Each record has to be repeated exactly as given.

==== SUPPLIED ENTRIES ====

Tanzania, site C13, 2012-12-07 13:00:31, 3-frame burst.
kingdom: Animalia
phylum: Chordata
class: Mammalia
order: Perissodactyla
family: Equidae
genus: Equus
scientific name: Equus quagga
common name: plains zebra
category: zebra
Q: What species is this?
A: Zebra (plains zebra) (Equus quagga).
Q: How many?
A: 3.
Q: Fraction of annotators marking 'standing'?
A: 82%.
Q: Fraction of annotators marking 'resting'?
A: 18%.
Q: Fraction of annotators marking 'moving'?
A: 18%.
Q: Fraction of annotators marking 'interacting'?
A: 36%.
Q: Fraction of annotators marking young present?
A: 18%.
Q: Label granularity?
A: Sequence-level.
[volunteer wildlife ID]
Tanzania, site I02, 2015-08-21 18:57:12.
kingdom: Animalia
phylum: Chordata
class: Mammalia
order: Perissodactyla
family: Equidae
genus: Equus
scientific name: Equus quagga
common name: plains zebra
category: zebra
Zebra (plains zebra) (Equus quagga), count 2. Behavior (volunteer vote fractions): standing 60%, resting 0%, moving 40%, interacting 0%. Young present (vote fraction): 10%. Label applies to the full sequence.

====

### WRITTEN ANSWER
Tanzania, site C13, 2012-12-07 13:00:31, 3-frame burst.
kingdom: Animalia
phylum: Chordata
class: Mammalia
order: Perissodactyla
family: Equidae
genus: Equus
scientific name: Equus quagga
common name: plains zebra
category: zebra
Q: What species is this?
A: Zebra (plains zebra) (Equus quagga).
Q: How many?
A: 3.
Q: Fraction of annotators marking 'standing'?
A: 82%.
Q: Fraction of annotators marking 'resting'?
A: 18%.
Q: Fraction of annotators marking 'moving'?
A: 18%.
Q: Fraction of annotators marking 'interacting'?
A: 36%.
Q: Fraction of annotators marking young present?
A: 18%.
Q: Label granularity?
A: Sequence-level.
[volunteer wildlife ID]
Tanzania, site I02, 2015-08-21 18:57:12.
kingdom: Animalia
phylum: Chordata
class: Mammalia
order: Perissodactyla
family: Equidae
genus: Equus
scientific name: Equus quagga
common name: plains zebra
category: zebra
Zebra (plains zebra) (Equus quagga), count 2. Behavior (volunteer vote fractions): standing 60%, resting 0%, moving 40%, interacting 0%. Young present (vote fraction): 10%. Label applies to the full sequence.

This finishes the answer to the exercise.